**About this exercise**:
Output every entry below exactly, without its pictures.

***

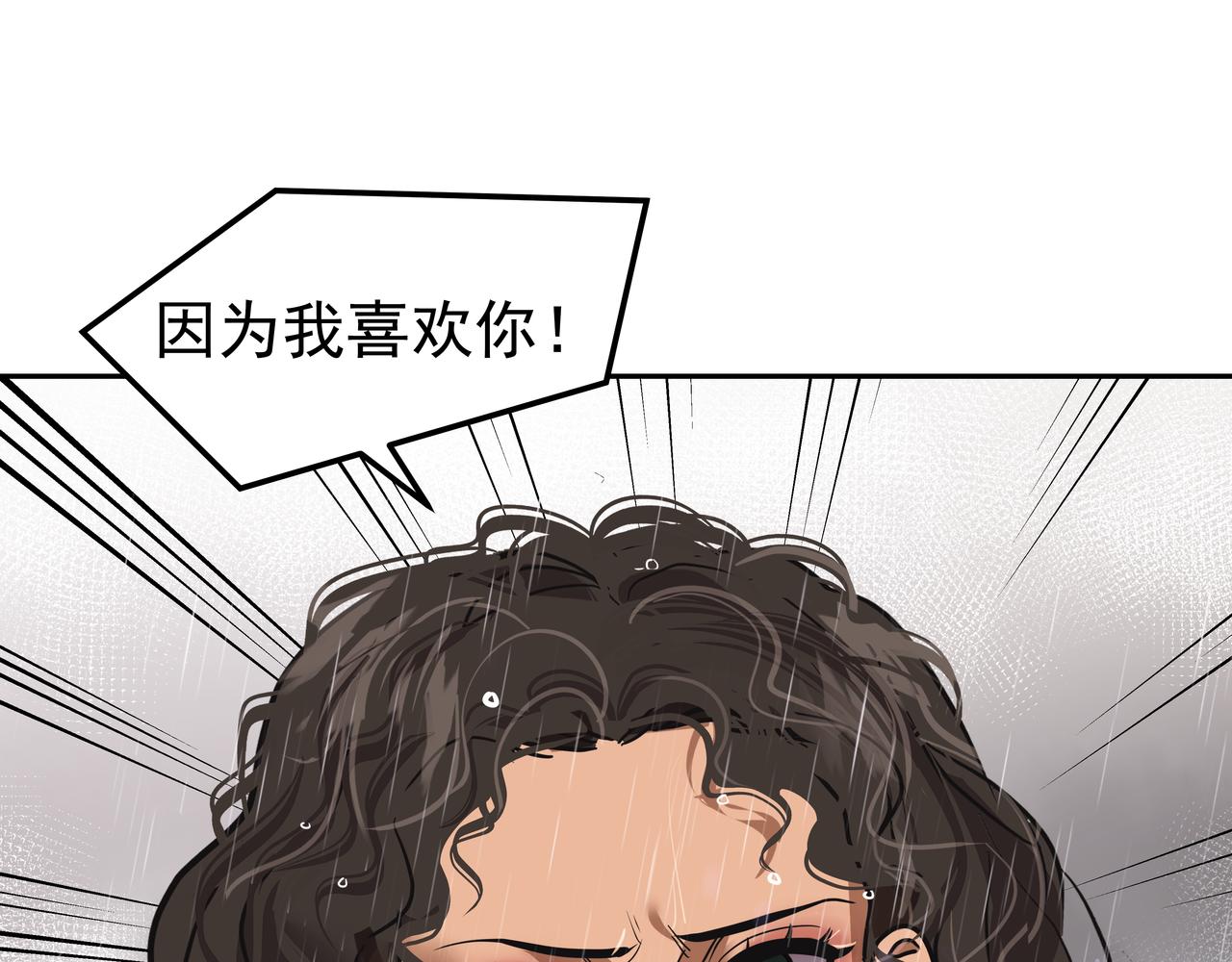 第41话 选择200
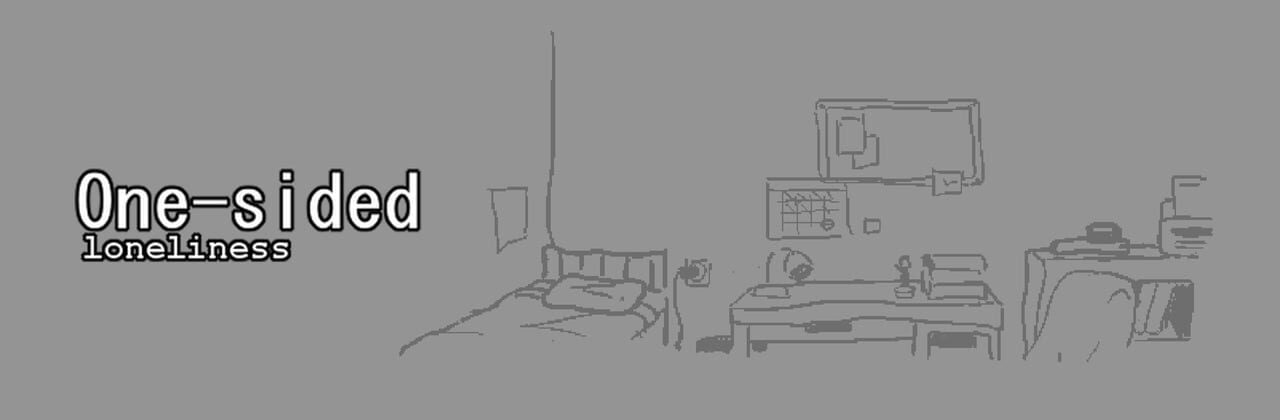 One-sided Loneliness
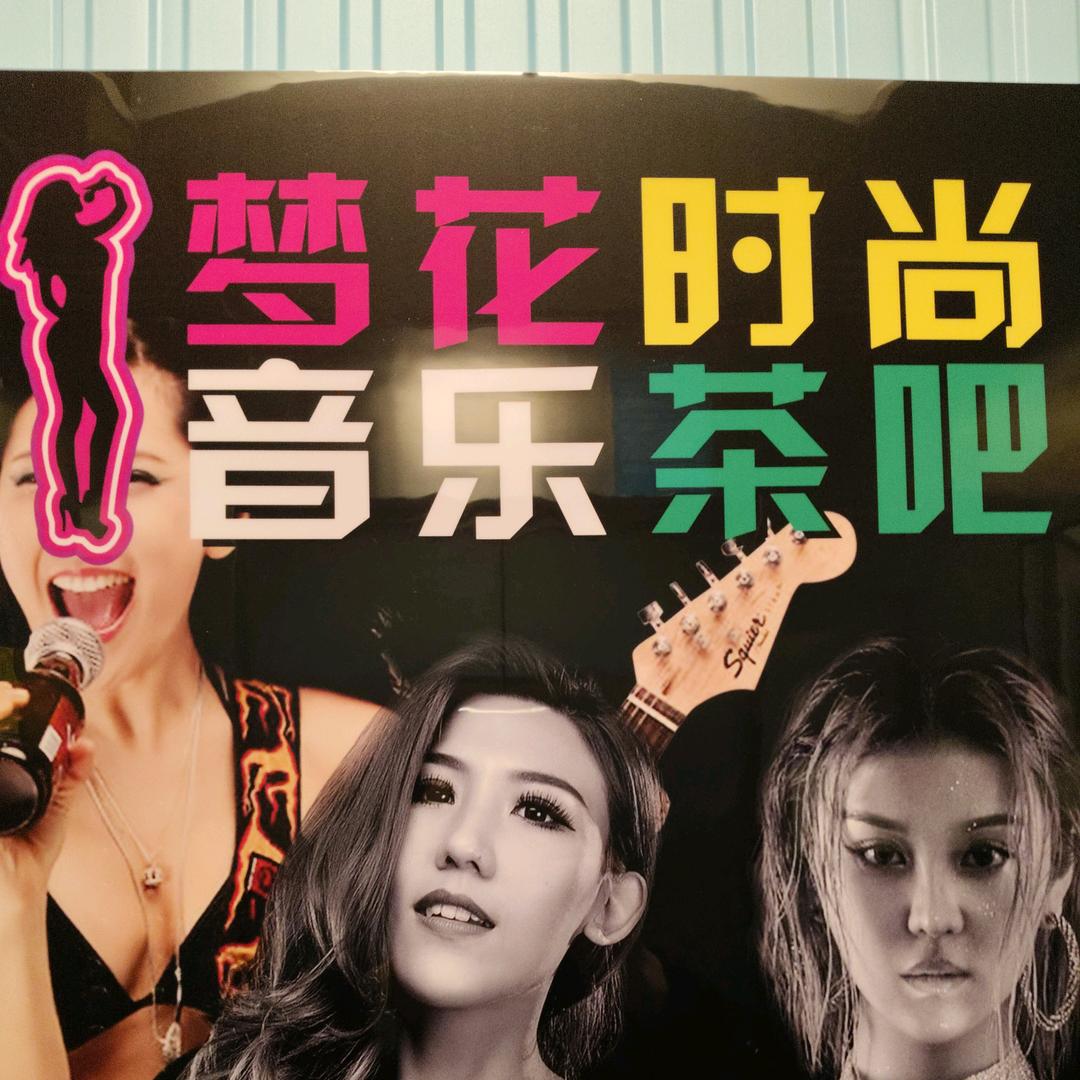 江西东乡梦花音乐茶吧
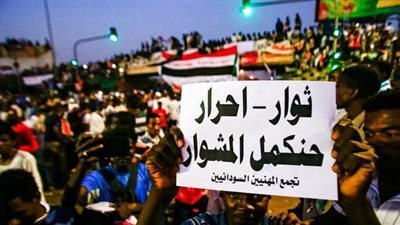 قوى الحرية والتغيير بالسودان: نرفض أي تشكيل عسكري يحكم البلد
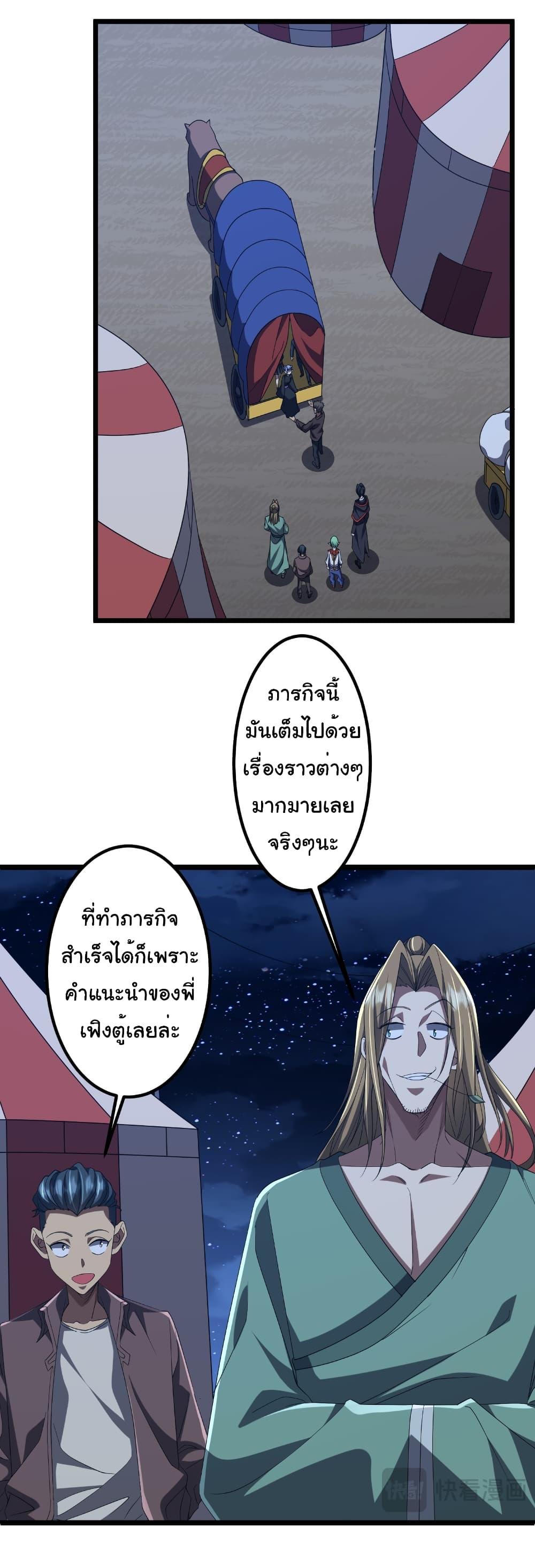 Start with Trillions of Coins ตอนที่ 151 page 26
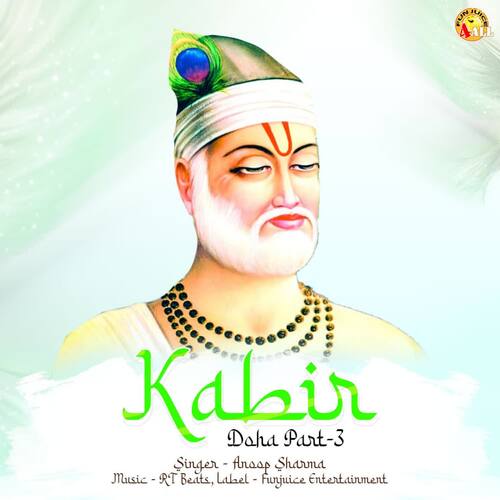 Kabir Dohe Part -3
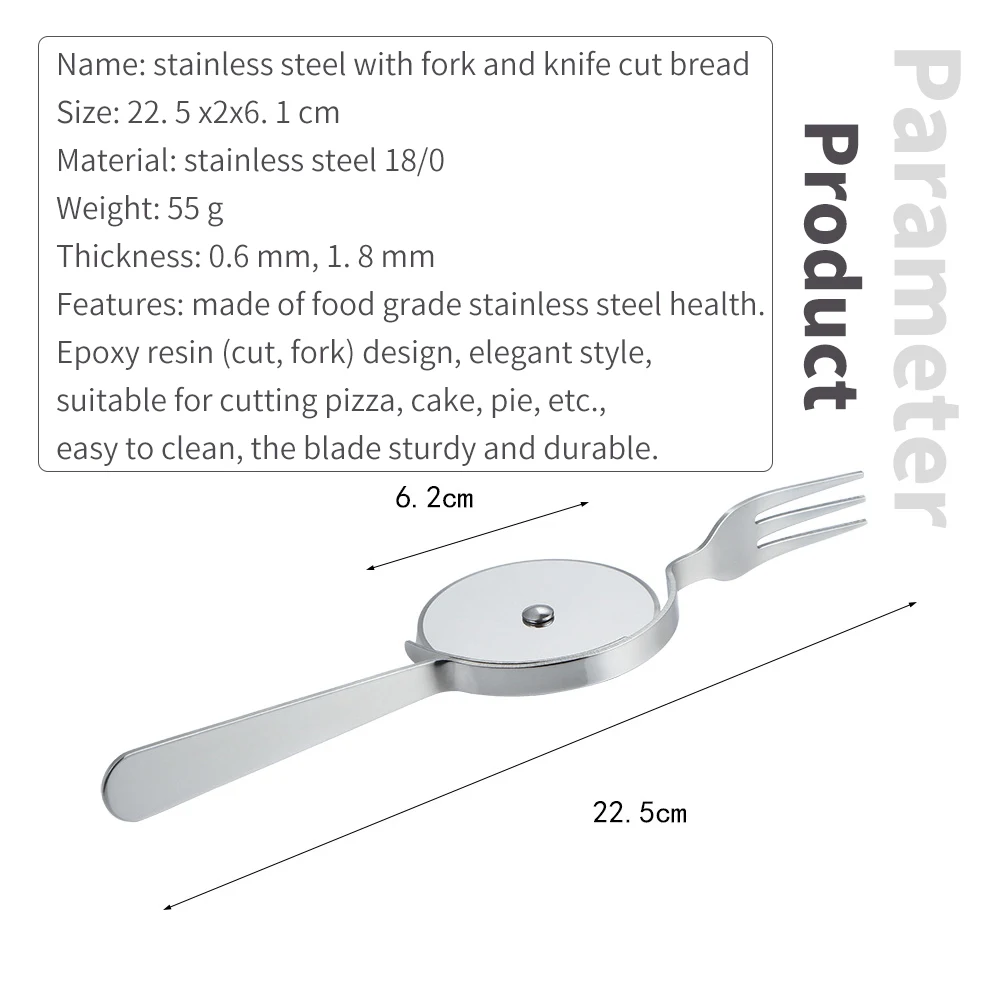 Нож для пиццы вилка комбинация простая плита инструмент торта колесо вафельного
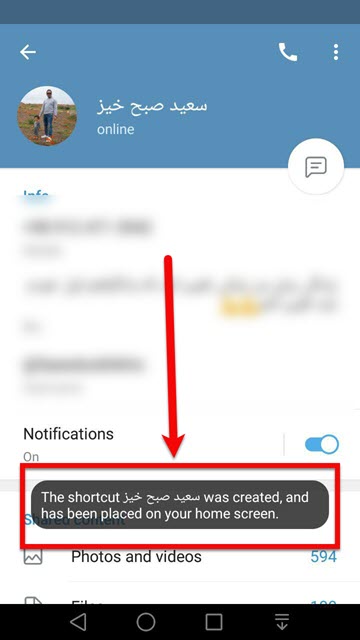  روش ساخت میانبر از صفحه ی چت در تلگرام 5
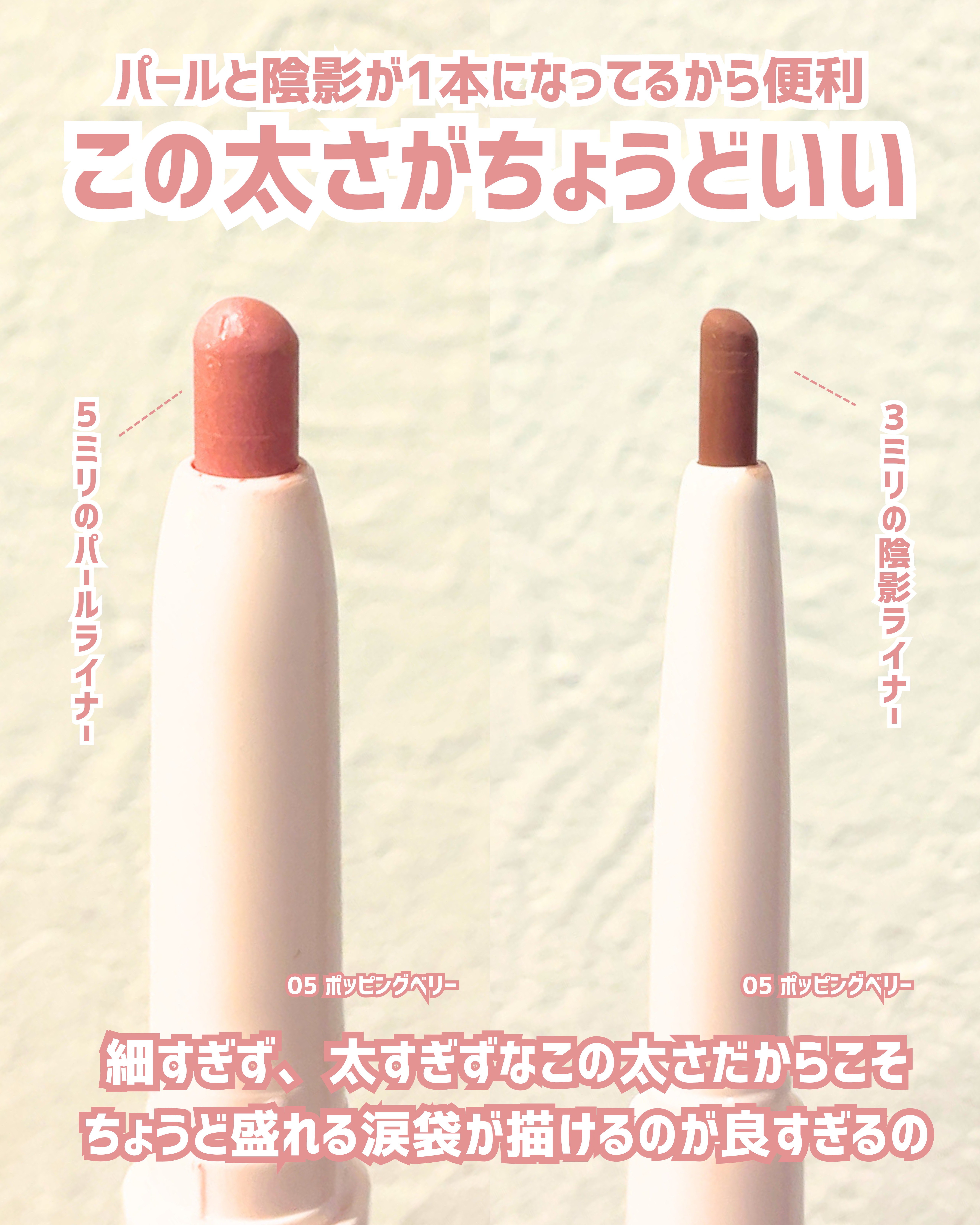 カラープレイデュアルライナー/2aN/スティックアイシャドウを使ったクチコミ（3枚目）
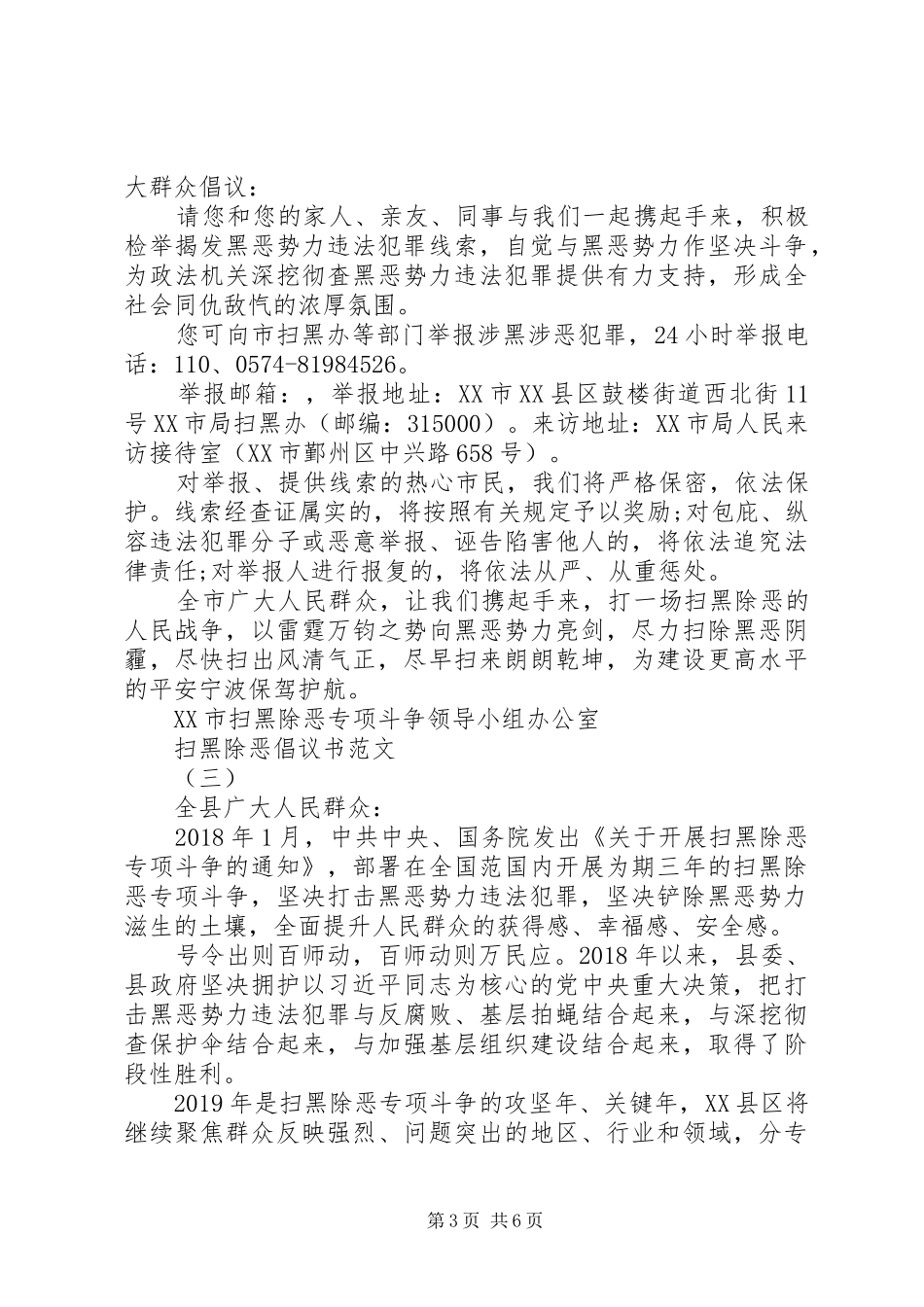 扫黑除恶倡议书范文_第3页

***

**Written response**:
 第41话 选择200
 One-sided Loneliness
 江西东乡梦花音乐茶吧
 قوى الحرية والتغيير بالسودان: نرفض أي تشكيل عسكري يحكم البلد
 Start with Trillions of Coins ตอนที่ 151 page 26
 Kabir Dohe Part -3
 Нож для пиццы вилка комбинация простая плита инструмент торта колесо вафельного
  روش ساخت میانبر از صفحه ی چت در تلگرام 5
 カラープレイデュアルライナー/2aN/スティックアイシャドウを使ったクチコミ（3枚目）
 扫黑除恶倡议书范文_第3页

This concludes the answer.